(Scene-based spatial questions)

=======

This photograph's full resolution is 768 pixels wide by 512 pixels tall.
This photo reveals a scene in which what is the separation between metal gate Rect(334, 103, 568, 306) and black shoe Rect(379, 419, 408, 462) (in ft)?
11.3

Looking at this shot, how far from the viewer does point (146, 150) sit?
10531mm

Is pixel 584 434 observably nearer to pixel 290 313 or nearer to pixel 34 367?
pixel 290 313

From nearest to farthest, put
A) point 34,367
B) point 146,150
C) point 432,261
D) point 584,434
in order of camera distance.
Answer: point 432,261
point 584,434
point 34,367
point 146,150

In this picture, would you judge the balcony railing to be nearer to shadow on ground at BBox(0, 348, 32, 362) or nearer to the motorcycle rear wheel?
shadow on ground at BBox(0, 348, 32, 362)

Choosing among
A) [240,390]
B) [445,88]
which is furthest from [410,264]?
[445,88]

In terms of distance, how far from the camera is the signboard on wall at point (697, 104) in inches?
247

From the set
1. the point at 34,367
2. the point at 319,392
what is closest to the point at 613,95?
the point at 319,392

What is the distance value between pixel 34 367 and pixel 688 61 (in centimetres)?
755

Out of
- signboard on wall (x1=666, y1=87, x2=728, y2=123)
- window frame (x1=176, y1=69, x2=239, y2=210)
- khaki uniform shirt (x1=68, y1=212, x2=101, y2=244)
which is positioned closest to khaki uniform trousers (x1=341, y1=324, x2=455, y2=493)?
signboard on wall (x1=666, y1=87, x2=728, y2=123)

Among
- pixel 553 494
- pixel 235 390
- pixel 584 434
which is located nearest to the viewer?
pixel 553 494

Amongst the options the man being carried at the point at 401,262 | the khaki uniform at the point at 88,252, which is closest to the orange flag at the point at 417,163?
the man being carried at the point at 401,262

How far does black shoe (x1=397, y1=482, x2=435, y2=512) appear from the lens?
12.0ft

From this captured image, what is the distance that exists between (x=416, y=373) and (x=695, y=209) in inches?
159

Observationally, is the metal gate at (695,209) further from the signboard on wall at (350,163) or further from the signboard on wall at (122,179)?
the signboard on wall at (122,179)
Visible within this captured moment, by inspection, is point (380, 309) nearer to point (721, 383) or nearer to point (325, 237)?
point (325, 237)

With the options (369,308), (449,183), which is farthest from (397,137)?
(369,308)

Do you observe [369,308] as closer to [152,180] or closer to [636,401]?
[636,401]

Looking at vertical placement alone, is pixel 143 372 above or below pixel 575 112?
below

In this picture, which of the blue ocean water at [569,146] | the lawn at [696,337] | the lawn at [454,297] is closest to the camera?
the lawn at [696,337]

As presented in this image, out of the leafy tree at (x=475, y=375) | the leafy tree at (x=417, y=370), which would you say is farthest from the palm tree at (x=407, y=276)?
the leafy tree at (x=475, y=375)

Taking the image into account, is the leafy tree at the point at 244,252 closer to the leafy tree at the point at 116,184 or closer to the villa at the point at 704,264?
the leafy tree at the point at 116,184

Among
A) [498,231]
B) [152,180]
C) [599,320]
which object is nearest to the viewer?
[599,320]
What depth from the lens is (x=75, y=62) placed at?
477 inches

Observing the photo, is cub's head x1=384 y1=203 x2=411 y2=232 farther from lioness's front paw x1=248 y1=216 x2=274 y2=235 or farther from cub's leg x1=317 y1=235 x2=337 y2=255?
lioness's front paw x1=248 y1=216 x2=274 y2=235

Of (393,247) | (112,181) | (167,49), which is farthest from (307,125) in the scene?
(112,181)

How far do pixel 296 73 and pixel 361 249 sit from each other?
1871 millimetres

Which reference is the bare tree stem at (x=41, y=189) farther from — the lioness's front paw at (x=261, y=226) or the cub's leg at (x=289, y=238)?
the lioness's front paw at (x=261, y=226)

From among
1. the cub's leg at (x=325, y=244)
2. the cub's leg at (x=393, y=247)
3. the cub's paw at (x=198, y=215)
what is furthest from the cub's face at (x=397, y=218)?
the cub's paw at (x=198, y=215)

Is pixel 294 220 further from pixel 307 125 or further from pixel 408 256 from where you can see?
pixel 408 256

=======

### What you have to do
Change every "closest" in the records to "nearest" and leave all other text as it is.

### Complete answer
This photograph's full resolution is 768 pixels wide by 512 pixels tall.
This photo reveals a scene in which what is the separation between metal gate Rect(334, 103, 568, 306) and black shoe Rect(379, 419, 408, 462) (in ft)?
11.3

Looking at this shot, how far from the viewer does point (146, 150) sit?
10531mm

Is pixel 584 434 observably nearer to pixel 290 313 or nearer to pixel 34 367?
pixel 290 313

From nearest to farthest, put
A) point 34,367
B) point 146,150
C) point 432,261
D) point 584,434
in order of camera distance.
Answer: point 432,261
point 584,434
point 34,367
point 146,150

In this picture, would you judge the balcony railing to be nearer to shadow on ground at BBox(0, 348, 32, 362) or nearer to the motorcycle rear wheel?
shadow on ground at BBox(0, 348, 32, 362)

Choosing among
A) [240,390]
B) [445,88]
which is furthest from [410,264]?
[445,88]

In terms of distance, how far from the camera is the signboard on wall at point (697, 104) in inches?
247

From the set
1. the point at 34,367
2. the point at 319,392
what is nearest to the point at 613,95?
the point at 319,392

What is the distance value between pixel 34 367 and pixel 688 61 (in centimetres)?
755

Out of
- signboard on wall (x1=666, y1=87, x2=728, y2=123)
- window frame (x1=176, y1=69, x2=239, y2=210)
- khaki uniform shirt (x1=68, y1=212, x2=101, y2=244)
which is positioned nearest to khaki uniform trousers (x1=341, y1=324, x2=455, y2=493)?
signboard on wall (x1=666, y1=87, x2=728, y2=123)

Among
- pixel 553 494
- pixel 235 390
- pixel 584 434
which is located nearest to the viewer?
pixel 553 494

Amongst the options the man being carried at the point at 401,262 | the khaki uniform at the point at 88,252, which is nearest to the orange flag at the point at 417,163?
the man being carried at the point at 401,262

How far does black shoe (x1=397, y1=482, x2=435, y2=512) appear from the lens?
12.0ft

From this captured image, what is the distance that exists between (x=416, y=373) and (x=695, y=209) in inches?
159

Observationally, is the metal gate at (695,209) further from the signboard on wall at (350,163) or further from the signboard on wall at (122,179)?
the signboard on wall at (122,179)
Visible within this captured moment, by inspection, is point (380, 309) nearer to point (721, 383) or nearer to point (325, 237)?
point (325, 237)

With the options (369,308), (449,183), which is farthest from (397,137)?
(369,308)

Do you observe [369,308] as closer to [152,180] or closer to [636,401]?
[636,401]

Looking at vertical placement alone, is pixel 143 372 above or below pixel 575 112?
below

In this picture, which of the blue ocean water at [569,146] | the lawn at [696,337] | the lawn at [454,297] is nearest to the camera?
the lawn at [696,337]

As presented in this image, out of the leafy tree at (x=475, y=375) | the leafy tree at (x=417, y=370), which would you say is farthest from the palm tree at (x=407, y=276)?
the leafy tree at (x=475, y=375)

Taking the image into account, is the leafy tree at the point at 244,252 closer to the leafy tree at the point at 116,184 or closer to the villa at the point at 704,264?
the leafy tree at the point at 116,184

Among
A) [498,231]
B) [152,180]
C) [599,320]
which object is nearest to the viewer?
[599,320]
What depth from the lens is (x=75, y=62) placed at?
477 inches

Observing the photo, is cub's head x1=384 y1=203 x2=411 y2=232 farther from lioness's front paw x1=248 y1=216 x2=274 y2=235 or farther from cub's leg x1=317 y1=235 x2=337 y2=255?
lioness's front paw x1=248 y1=216 x2=274 y2=235

Of (393,247) | (112,181) | (167,49), which is farthest from (307,125) in the scene?
(112,181)

How far do pixel 296 73 and pixel 361 249 sit from each other?
1871 millimetres

Which reference is the bare tree stem at (x=41, y=189) farther from — the lioness's front paw at (x=261, y=226) or the cub's leg at (x=289, y=238)?
the lioness's front paw at (x=261, y=226)

From among
1. the cub's leg at (x=325, y=244)
2. the cub's leg at (x=393, y=247)
3. the cub's paw at (x=198, y=215)
what is furthest from the cub's face at (x=397, y=218)?
the cub's paw at (x=198, y=215)

Is pixel 294 220 further from pixel 307 125 or further from pixel 408 256 from where you can see?
pixel 408 256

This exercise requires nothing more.